By Grace Deng
Washington State Standard 

Washington not meeting lead testing requirements for kids, audit finds

 

January 11, 2024



Washington is failing to meet Medicaid lead testing requirements for kids, even for children most at risk for exposure to the dangerous neurotoxin.

That’s according to a recent state audit, which found that less than a third of children on Medicaid born from 2014 to 2016 were tested for lead before they turned 6 years old.

“We may think lead exposure is only an issue on the East Coast or in the Midwest – places with a history of industrial pollution and older homes,” the audit said. “However, this performance audit shows we can never be complacent about the risks our children face.”

Lead exposure is particularly harmful to young children and even low levels can cause lifelong health effects. It can cause brain and nervous system damage and problems with development, learning, hearing and speech. Kids are typically exposed to lead from sources like chipped paint in older homes or contaminated soil.

Only 26% of Washington children enrolled in Medicaid — known as Apple Health in the state — received at least one of the federally-required tests for lead exposure between 1 and 6 years old, according to the audit’s Department of Health data review. More than 240,000 of Washington’s Medicaid enrollees are kids under the age of 6.

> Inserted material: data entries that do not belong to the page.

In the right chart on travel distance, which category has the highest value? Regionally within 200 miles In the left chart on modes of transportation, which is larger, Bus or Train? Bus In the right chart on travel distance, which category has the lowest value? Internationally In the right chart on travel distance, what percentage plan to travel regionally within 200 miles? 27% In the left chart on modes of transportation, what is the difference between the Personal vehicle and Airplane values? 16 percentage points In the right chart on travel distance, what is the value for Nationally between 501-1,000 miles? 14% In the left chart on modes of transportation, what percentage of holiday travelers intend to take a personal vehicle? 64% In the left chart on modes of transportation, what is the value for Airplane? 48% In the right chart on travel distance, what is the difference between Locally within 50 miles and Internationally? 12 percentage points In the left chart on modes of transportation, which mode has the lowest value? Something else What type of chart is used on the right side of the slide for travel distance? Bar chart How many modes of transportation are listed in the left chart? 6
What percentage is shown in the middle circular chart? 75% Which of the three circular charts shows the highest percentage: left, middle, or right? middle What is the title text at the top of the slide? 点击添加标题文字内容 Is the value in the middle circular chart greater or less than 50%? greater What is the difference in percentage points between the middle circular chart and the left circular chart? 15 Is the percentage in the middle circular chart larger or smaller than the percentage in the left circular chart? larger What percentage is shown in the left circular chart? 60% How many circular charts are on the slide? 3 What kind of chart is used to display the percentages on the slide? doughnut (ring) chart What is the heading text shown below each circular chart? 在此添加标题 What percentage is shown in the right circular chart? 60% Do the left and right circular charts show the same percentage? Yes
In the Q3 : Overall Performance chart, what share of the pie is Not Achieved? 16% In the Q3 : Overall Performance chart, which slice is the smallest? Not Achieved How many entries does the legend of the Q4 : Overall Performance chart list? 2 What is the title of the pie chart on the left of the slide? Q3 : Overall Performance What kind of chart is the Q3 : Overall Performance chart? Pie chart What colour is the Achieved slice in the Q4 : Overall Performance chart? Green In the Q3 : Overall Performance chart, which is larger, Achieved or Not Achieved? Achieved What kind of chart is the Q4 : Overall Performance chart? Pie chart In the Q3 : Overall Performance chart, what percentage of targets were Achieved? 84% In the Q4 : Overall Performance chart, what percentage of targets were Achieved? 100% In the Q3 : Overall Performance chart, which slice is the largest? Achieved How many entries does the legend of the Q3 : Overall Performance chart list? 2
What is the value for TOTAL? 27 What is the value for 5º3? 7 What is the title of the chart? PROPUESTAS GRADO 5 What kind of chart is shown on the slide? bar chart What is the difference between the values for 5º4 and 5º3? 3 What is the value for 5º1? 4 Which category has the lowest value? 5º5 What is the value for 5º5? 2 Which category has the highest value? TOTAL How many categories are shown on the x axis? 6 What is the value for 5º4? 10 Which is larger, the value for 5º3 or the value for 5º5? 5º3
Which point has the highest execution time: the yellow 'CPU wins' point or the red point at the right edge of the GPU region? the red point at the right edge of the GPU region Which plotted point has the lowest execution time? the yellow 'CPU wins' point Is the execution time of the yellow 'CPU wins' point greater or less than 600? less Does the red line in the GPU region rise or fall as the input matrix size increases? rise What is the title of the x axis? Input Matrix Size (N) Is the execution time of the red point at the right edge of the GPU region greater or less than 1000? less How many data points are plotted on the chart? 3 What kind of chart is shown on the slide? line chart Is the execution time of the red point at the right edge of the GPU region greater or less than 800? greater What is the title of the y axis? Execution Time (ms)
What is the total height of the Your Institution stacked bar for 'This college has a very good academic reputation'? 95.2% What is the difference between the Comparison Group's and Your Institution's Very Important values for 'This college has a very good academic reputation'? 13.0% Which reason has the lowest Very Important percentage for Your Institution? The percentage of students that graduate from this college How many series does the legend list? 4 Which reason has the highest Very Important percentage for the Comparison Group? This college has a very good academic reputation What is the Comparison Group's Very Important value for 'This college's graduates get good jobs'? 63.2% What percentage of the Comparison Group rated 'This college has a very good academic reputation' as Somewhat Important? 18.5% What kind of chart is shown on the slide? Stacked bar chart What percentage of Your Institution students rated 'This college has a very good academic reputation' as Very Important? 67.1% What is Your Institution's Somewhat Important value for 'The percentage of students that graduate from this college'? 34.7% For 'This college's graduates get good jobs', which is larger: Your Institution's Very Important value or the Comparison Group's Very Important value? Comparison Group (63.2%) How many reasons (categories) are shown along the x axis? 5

Medicaid requirements call for children to receive blood lead screening tests at 12 and 24 months. Any child between 2 and 3 years old with no record of a previous test must also receive one. Only 3% of Washington’s childhood Medicaid enrollees received both tests.

“The state lacks an adequate process to ensure children enrolled in Medicaid receive required blood lead testing,” the audit authors wrote.

In the overall population, not just Medicaid enrollees, only 4% of the state’s children were tested in 2018, according to Centers for Disease Control and Prevention data. Compared to six other Western states, Washington had the highest percentage of children with elevated blood lead levels and the second-to-lowest rate of lead exposure testing.

Dr. Scott Phillips, head of the Washington Poison Center, said testing rates might be low because health care providers just don’t think of lead as a common problem anymore.

“They’re seeing bigger problems and it’s kind of fallen off of their radar,” Phillips said.

Phillips said that aside from identifying risks in the household and getting a blood screening, parents can prevent the more severe impacts of lead poisoning by monitoring their child’s nutrition, as low levels of iron and calcium can result in the body absorbing more lead.

The audit also found that while children in areas with a heightened risk were tested at higher rates, Washington still isn’t meeting the Medicaid requirement in those communities. “Some communities with higher numbers of elevated test results also test the fewest children,” the audit said.

Lead testing results varied widely by county. Walla Walla and Adams counties tested more than half of its Medicaid-enrolled children before age 3. Eight counties tested less than 11% of their Medicaid-enrolled children.

Testing rates were nearly twice as high for children of families who do not speak or write English. State officials suggested possible reasons for this include refugee screening requirements, health care provider awareness of lead exposure risks for agricultural workers and public health outreach by local governments and immigrant community groups.

Tribal members, however, were tested at the lowest rates by race and ethnicity, despite having a higher rate of elevated test results. The audit cautions that tribal labs are not required to report testing rates to the Department of Health.

The audit recommends increased monitoring of the state’s compliance with the Medicaid lead testing requirement and providing clearer expectations and guidance to health care providers.

“The results of our analyses suggest that much more could and should be done,” the audit concluded.